First off, by diagnosis, I bear the label 'Unipolar Affective Disorder (Hypomania)', with pride. No stigma for me, no ma'am!
I'll introduce my world view with a short message, sent to a gal-pal enjoying the early stages of mania, but worried that she was 'too happy' and worried about the fall in to depression that would follow. (Her peaks of the high - falling off the mountain, to her lows - the foothills).
I will paraphrase slightly, to preserve anonymity.
"Fear of happiness is the most insidious trap of all, don't fall for it amiga.
We are highlanders, we touch the sky, to grasp the horizon.
The foothills are the pay-off, don't begrudge yourself the view."
This seemed to help her to continue enjoying her increased creativity (she is an artist) and she allowed herself the happiness.

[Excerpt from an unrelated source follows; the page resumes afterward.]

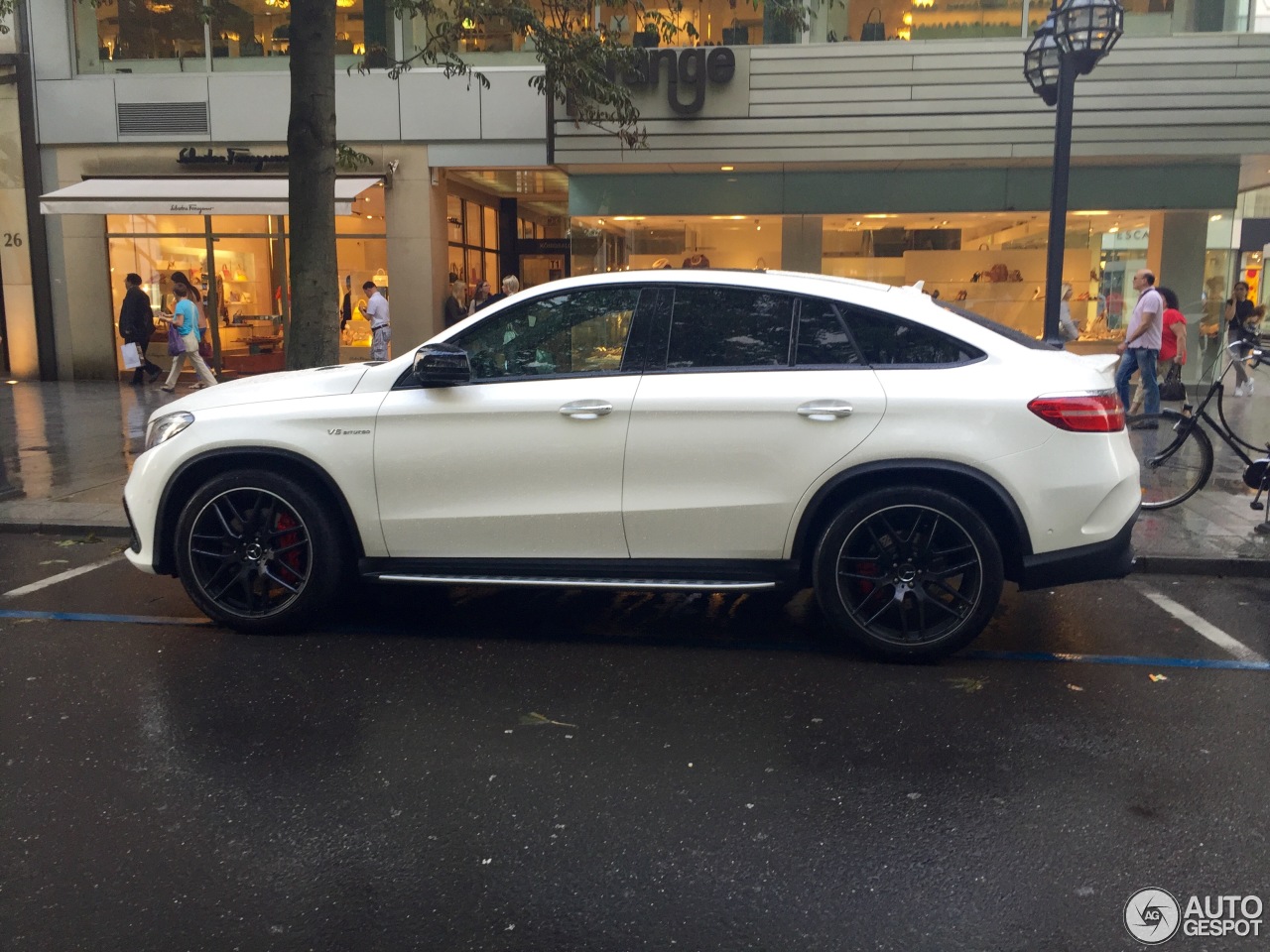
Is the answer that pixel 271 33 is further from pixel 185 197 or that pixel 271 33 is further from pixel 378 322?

As a result - no peak, no depression, just (if I may extend the mountaneering metaphor) some nice hill walking, with some fell running thrown in, for good measure.
Back to my point, because I am immune to depression (I've never cried, even as a baby and throughout my life, my only tears have been of joy or rage), I am unafraid of scaling that mountain, knowing that I won't fall, I'll climb back down myself, with a little help from my meds, both for prophylaxis and for short-term, acute stabilisation.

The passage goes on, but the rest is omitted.